The family of one victim told media they feared Reeder's abuse extended beyond the three women he was convicted of offending against. They urged anyone with information or concerns to contact police. The Medical Council confirmed it would monitor the situation and take regulatory action where necessary to protect public safety, though it noted that privacy considerations limit what it can publicly disclose about individual cases. For now, Reeder's 54-year career as a doctor has ended—not in retirement, but in a prison cell, with the knowledge that the trust he exploited so thoroughly has been permanently shattered.
Notable Quotes
It was all I have ever known. This was simply my life.— Youngest victim, in court statement
That letter is redolent with self-pity. The insight and remorse are best described as superficial.— Judge Arthur Tompkins, sentencing remarks
The Hearth Conversation Another angle on the story
What strikes you most about how the judge described his remorse?
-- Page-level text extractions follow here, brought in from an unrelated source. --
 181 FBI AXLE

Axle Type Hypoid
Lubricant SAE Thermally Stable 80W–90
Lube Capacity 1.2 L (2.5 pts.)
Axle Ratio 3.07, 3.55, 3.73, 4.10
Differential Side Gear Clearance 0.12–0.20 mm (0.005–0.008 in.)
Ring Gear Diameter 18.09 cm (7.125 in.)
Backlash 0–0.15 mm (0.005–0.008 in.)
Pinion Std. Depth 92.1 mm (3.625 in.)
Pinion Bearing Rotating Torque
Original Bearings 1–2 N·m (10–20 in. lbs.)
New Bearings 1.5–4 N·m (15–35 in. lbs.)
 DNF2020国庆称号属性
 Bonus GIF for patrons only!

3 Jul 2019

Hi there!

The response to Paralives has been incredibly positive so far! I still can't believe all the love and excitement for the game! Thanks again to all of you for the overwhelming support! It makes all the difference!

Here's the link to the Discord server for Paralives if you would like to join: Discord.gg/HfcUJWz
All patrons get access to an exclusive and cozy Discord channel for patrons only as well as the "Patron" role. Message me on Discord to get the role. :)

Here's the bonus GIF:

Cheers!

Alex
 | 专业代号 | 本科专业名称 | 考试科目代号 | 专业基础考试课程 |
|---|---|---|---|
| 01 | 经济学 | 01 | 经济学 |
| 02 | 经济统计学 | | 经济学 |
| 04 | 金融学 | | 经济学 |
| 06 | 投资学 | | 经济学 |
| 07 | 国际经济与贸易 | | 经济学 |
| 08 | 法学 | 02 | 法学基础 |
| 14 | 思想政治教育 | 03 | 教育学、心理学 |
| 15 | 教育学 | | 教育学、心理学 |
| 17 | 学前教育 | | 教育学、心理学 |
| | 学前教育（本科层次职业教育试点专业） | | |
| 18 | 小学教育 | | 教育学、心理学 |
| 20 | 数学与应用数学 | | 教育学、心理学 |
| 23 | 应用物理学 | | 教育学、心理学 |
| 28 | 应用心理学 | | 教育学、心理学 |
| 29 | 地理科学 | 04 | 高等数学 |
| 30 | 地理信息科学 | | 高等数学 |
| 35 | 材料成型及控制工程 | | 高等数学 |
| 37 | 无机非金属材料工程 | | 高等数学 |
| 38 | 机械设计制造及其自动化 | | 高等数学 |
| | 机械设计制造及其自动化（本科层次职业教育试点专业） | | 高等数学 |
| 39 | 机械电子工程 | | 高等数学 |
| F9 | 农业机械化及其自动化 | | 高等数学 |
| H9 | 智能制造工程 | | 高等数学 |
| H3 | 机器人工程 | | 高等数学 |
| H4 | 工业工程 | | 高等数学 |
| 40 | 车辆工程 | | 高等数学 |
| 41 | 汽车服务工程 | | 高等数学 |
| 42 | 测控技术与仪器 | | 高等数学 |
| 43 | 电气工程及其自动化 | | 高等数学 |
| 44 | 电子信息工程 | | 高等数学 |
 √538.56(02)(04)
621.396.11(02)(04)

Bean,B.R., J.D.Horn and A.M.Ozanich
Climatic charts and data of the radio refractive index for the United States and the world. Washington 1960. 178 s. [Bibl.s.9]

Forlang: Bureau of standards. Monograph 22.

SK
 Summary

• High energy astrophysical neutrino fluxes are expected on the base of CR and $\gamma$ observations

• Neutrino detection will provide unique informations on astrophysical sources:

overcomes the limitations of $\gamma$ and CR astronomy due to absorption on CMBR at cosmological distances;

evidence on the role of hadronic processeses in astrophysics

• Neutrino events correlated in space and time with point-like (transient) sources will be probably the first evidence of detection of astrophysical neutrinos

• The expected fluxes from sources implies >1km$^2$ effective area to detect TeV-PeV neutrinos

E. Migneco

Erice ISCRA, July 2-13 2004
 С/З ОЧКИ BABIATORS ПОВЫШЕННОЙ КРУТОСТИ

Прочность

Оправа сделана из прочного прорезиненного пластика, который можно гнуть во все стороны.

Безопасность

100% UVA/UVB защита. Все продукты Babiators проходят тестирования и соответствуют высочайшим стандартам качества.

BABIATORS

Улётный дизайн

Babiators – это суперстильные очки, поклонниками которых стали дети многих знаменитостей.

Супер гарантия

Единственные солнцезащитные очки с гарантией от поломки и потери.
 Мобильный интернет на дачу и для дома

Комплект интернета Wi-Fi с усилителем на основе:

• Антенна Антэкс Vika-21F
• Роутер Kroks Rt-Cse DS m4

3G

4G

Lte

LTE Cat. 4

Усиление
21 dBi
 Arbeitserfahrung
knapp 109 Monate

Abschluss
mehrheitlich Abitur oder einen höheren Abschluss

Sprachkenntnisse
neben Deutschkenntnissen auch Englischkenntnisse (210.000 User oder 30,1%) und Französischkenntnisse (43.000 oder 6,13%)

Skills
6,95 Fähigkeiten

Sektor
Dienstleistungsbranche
The word "superficial." Tompkins didn't just reject it—he said the letter was soaked in self-pity. A man who abused children for 36 years, and when he finally faced it, he made it about his own suffering.
The youngest victim said the abuse was "all I have ever known." What does that mean, really?
It means she has no baseline for normal. Her nervous system was shaped by trauma from childhood. The compulsive self-harm, the panic attacks, the constant survival mode—that's not something she can just switch off now that he's in prison. It's woven into her body.
Why did the judge emphasise Reeder's intelligence and medical credentials so heavily?
Because they make the crime worse, not better. He wasn't some desperate man who didn't know right from wrong. He was educated, vetted repeatedly, trusted by families. He used all of that deliberately. The system that was supposed to protect people became his cover.
The defence argued for home detention. Did that have any chance?
Not really. Once you've abused children for decades using your position of authority, arguing you're too old or too sick for prison doesn't land. The judge saw through it.
The family mentioned they fear there are more victims. Why would they say that?
Because 36 years is a long time. Three convictions doesn't mean three victims. Some people never come forward. Some don't even recognise what happened to them as abuse. The family knows that better than anyone.